This 9 July 2017 video says about itself:
VW Bosses Knew Cost Of Emissions Scandal Weeks Before Disclosure
Almost a month before investors were informed, German newspaper Bild am Sonntag reported that a Volkswagen manager told the then chief executive and other managers that the carmaker’s diesel emissions cheating could cost up to $18.5 billion.
Investors were told about VW’s systematic emissions test cheating using illegal software on Sept. 18 2015. This was when the U.S. Environmental Protection Agency informed markets.
The Sunday newspaper Bild am Sonntag reported that Oliver Schmidt, a VW executive told the then CEO Martin Winterkorn about possible financial implications at an Aug. 25, 2015 presentation. Schmidt was arrested in Miami in January this year.
Another video used to say about itself:
Volkswagen bosses to be paid £49m despite record losses
28 April 2016
Volkswagen is to pay a dozen current and former senior managers a total of about €63m (£49m, $71m) for 2015, despite reporting record annual losses following its emissions scandal.

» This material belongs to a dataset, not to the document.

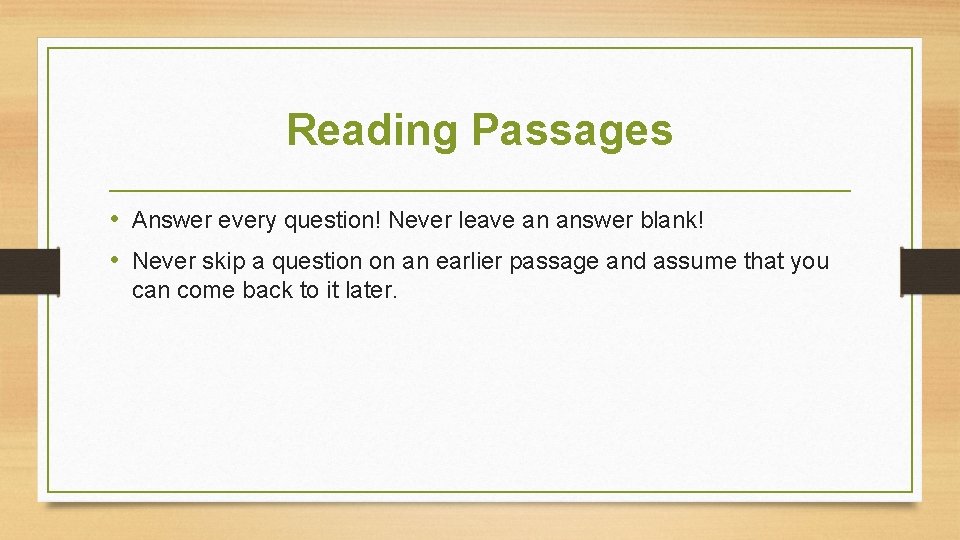 Reading Passages

• Answer every question! Never leave an answer blank!
• Never skip a question on an earlier passage and assume that you can come back to it later.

Translated from Dutch NOS TV:
‘Absurd that Volkswagen goes scot-free’
Today, 07:45
It is absurd that nothing is done in the Netherlands about Volkswagen. Their fraud with emissions testing is one of the biggest scandals in the car industry ever. Millions of customers have been lied to and the extra emissions cost lives, but regulators and the government just let it happen.

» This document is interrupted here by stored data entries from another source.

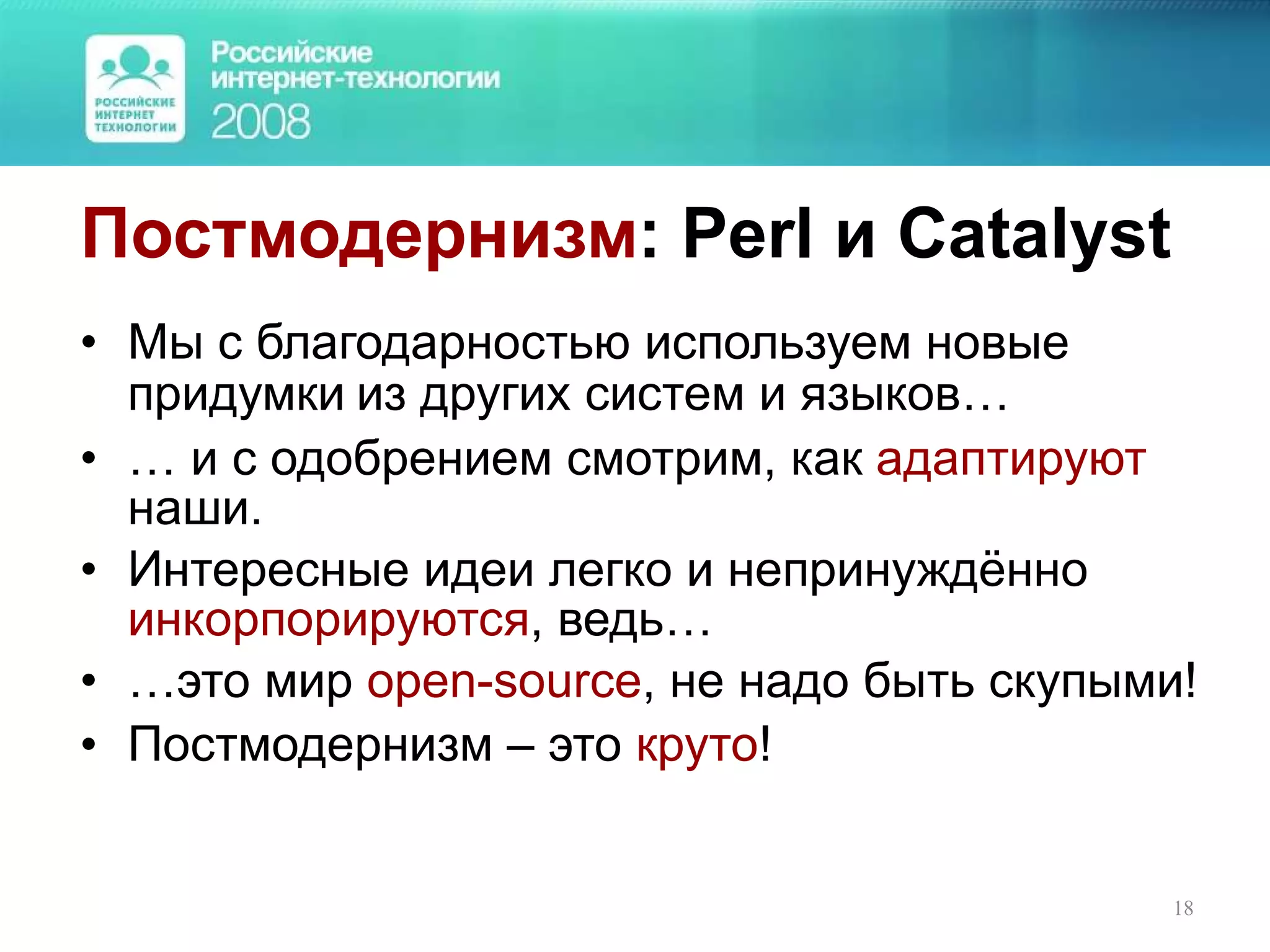 РОССИЙСКИЕ ИНТЕРНЕТ ТЕХНОЛОГИИ

Российские интернет-технологии 2008

Постмодернизм: Perl и Catalyst

• Мы с благодарностью используем новые придумки из других систем и языков…
• … и с одобрением смотрим, как адаптируют наши.
• Интересные идеи легко и непринуждённо инкорпорируются, ведь…
• …это мир open-source, не надо быть скупыми!
• Постмодернизм – это круто!

18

So says the Consumers Association one year after the Volkswagen scandal came to light. “Customers are tricked,” says director Bart Combée of the Association. “Theis is what jurists call ‘unfair commercial practice’. But the Authority for Consumer & Market (ACM) does not even investigate. Incomprehensible.”
The Consumers Association will now submit an enforcement request to the ACM. …

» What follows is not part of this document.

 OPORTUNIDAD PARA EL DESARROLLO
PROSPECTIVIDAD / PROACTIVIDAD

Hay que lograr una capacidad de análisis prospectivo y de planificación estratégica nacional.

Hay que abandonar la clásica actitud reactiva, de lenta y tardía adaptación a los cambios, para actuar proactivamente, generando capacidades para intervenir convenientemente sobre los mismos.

European Union Commissioner Jourova (Justice and Consumer Affairs) noted this month that in twenty member states Volkswagen has violated the law. …
Under pressure from the US American environmental authority EPA Volkswagen confessed last September that they committed fraud with the emission of nitrogen oxide (NOx) emissions of diesel cars. Fraudulent software ensures that the car during an emission test does not exceed the maximum allowable emissions of NOx. But on the road the car emits five times as much. That happens in about 11 million cars worldwide. …
Volkswagen was keen to reach a settlement quickly in the USA, because they expected to still come off much worse in a lawsuit. …
In the Netherlands there are 160,000 Volkswagen fraudulent diesel cars.